We moved because my husband got a job transfer to a town more than an hour's drive away... which wouldn't really have been a big deal except he was now working 13-hour shifts (instead of the 8- or 10-hour shifts he'd been working at his job that was 20 minutes away), so with a 2.5-hour round-trip on top of that, he just wasn't getting enough sleep and since he's going to be working in this new place with this shift for the next 3 years, we decided it would be best to move. 

I do miss the place, we were out there yesterday to get something and it looked so lonely and quiet without the chickens and goats and horses!


----------



## VALENT (Dec 6, 2004)

Wow, I cant believe someone hasnt jumped on this. It really is a nice place and with those financing deals through your mortgage it seems someone would really be able to come out well. And, the buyer kind of has the best of both worlds in being able to buy 14 acres but really only having to take care of part( if you still lease that back portion for hay) That really is a nice area. Wishing you well.


----------



## whinnyninny (Aug 17, 2005)

I've had 3 very interested buyers in the past 2 months... the one I mentioned above, a lady that really wanted the house but decided it's too far to drive from her job in Ft. Worth (I agree, I know loads of people who commute to Dallas but Ft. Worth is just too far!), and one guy who couldn't qualify with his $28,000/yr salary (his parents live up the road a ways). I've had a couple dozen other people that have called or emailed about it but never bothered with finding a time to come see it. 

My house has only officially been on the market since the start of the year, so I guess I'm not doing too bad. My realtor friend says houses around here stay on the market an average of 6-8 months. (That's just the economy though, normally it's better).


----------



## VALENT (Dec 6, 2004)

Any luck yet?

I still find it hard to believe this would not have sold quickly. Especially with those financing options available.


----------



## whinnyninny (Aug 17, 2005)

I was supposed to meet someone there last Saturday but they never showed up. (At least I already had to be in that town for something else that day, and I didn't drive all that way for nothing!) 

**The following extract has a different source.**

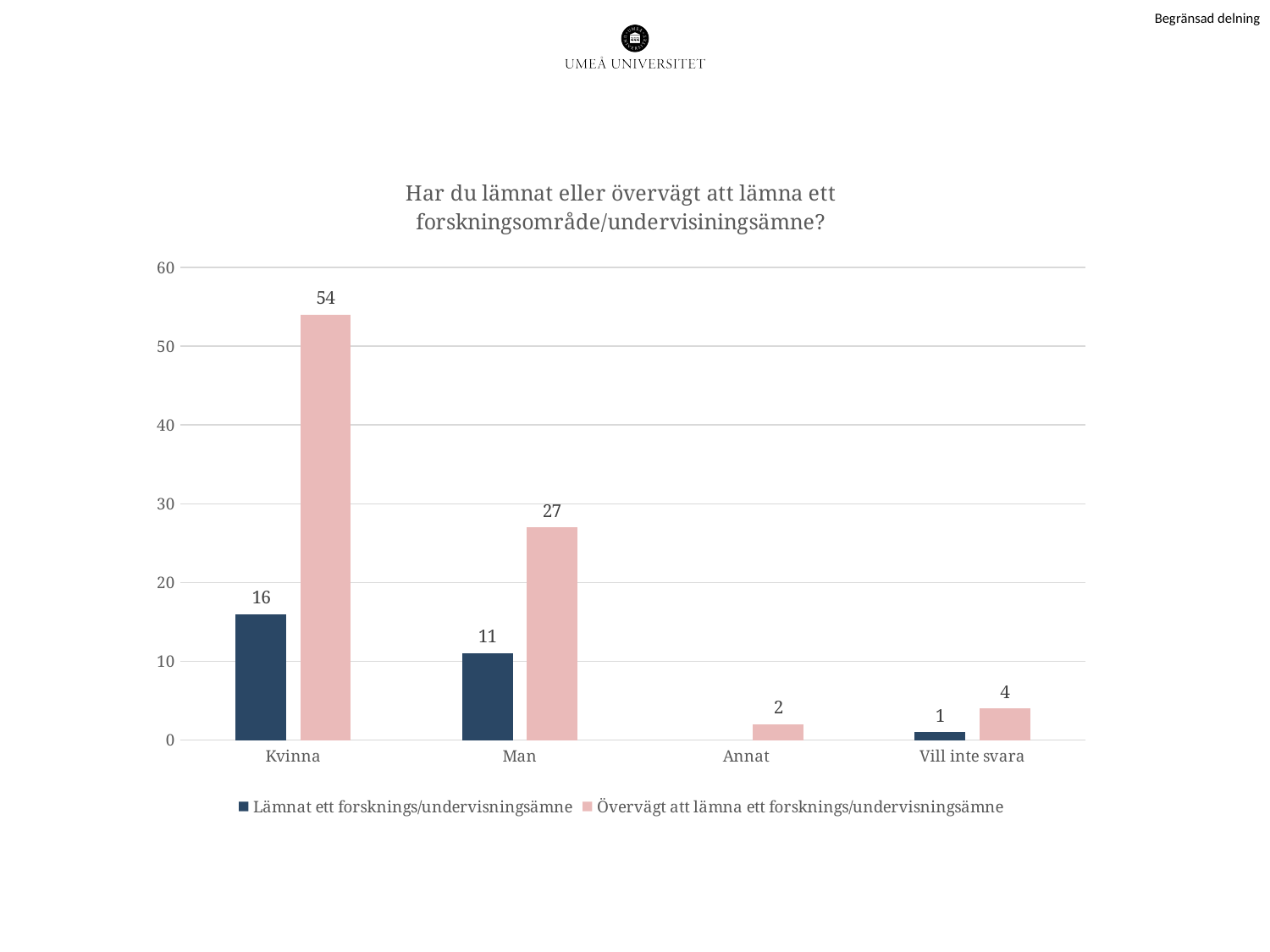
Which category has the highest value in the 'Övervägt att lämna ett forsknings/undervisningsämne' series? Kvinna How many categories are shown on the x axis? 4 How many series does the legend list? 2 Which category has the lowest value in the 'Lämnat ett forsknings/undervisningsämne' series among those with a labelled bar? Vill inte svara What kind of chart is shown on the slide? Bar chart What is the value for Vill inte svara in the 'Övervägt att lämna ett forsknings/undervisningsämne' series? 4 What is the value for Man in the 'Lämnat ett forsknings/undervisningsämne' series? 11 What is the difference between the 'Övervägt att lämna' values for Kvinna and Man? 27 Which is larger: the 'Lämnat ett forsknings/undervisningsämne' value for Kvinna or for Man? Kvinna Is the 'Övervägt att lämna' value for Man greater or less than 30? less What is the difference between the 'Övervägt att lämna' and 'Lämnat' values for Kvinna? 38 What is the value for Kvinna in the 'Övervägt att lämna ett forsknings/undervisningsämne' series? 54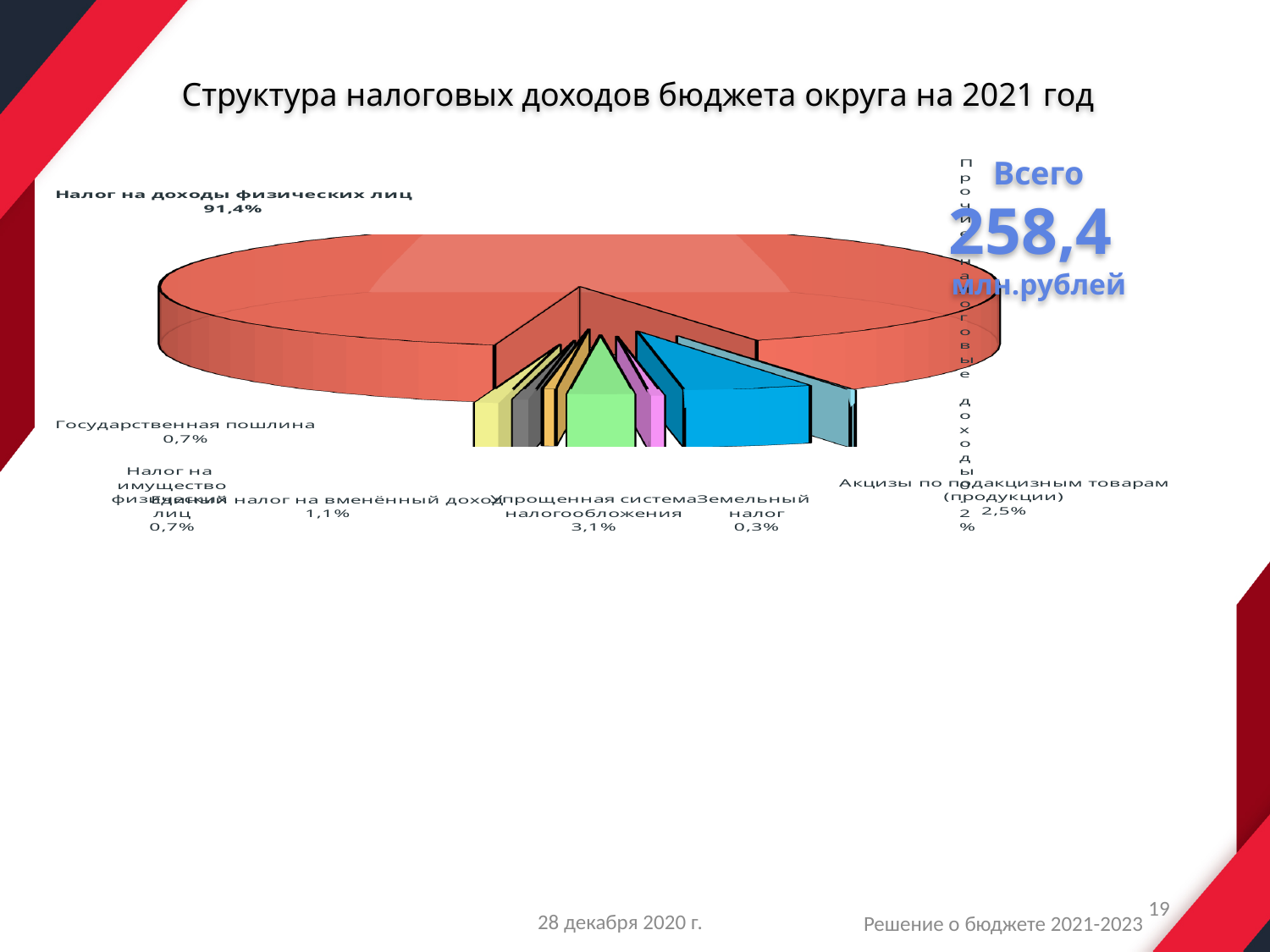
Which is larger: Упрощенная система налогообложения or Акцизы по подакцизным товарам (продукции)? Упрощенная система налогообложения What is the value shown for Единый налог на вменённый доход? 1,1% What is the difference between the shares of Упрощенная система налогообложения and Единый налог на вменённый доход? 2,0% What share of the pie does Налог на доходы физических лиц have? 91,4% What is the value shown for Земельный налог? 0,3% What is the value shown for Государственная пошлина? 0,7% What total amount is stated next to the chart? 258,4 млн.рублей What is the value shown for Акцизы по подакцизным товарам (продукции)? 2,5% What is the value shown for Упрощенная система налогообложения? 3,1% What kind of chart is shown on the slide? Pie chart Which category has the largest share of the pie? Налог на доходы физических лиц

I talked to a realtor friend of mine in that area, she said the market for rural/country homes on acreage isn't very great right now... hopefully it'll pick up soon.


----------



## whinnyninny (Aug 17, 2005)

I have a contract on the house now, contingent upon the buyer being approved to take over the loan.

If this contract ends up falling through (buyer can't get approved), then I'm going to offer a $250 referral bonus to anyone who brings me a buyer, to be paid after closing. 

Interest in the house has picked up a bit now that school is out...


----------